Written task
Repeat each of these rows back verbatim.

The input
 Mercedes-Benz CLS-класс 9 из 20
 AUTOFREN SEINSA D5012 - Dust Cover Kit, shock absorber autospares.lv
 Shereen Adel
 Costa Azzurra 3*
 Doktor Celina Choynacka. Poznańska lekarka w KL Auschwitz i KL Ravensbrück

Solved exercise
 Mercedes-Benz CLS-класс 9 из 20
 AUTOFREN SEINSA D5012 - Dust Cover Kit, shock absorber autospares.lv
 Shereen Adel
 Costa Azzurra 3*
 Doktor Celina Choynacka. Poznańska lekarka w KL Auschwitz i KL Ravensbrück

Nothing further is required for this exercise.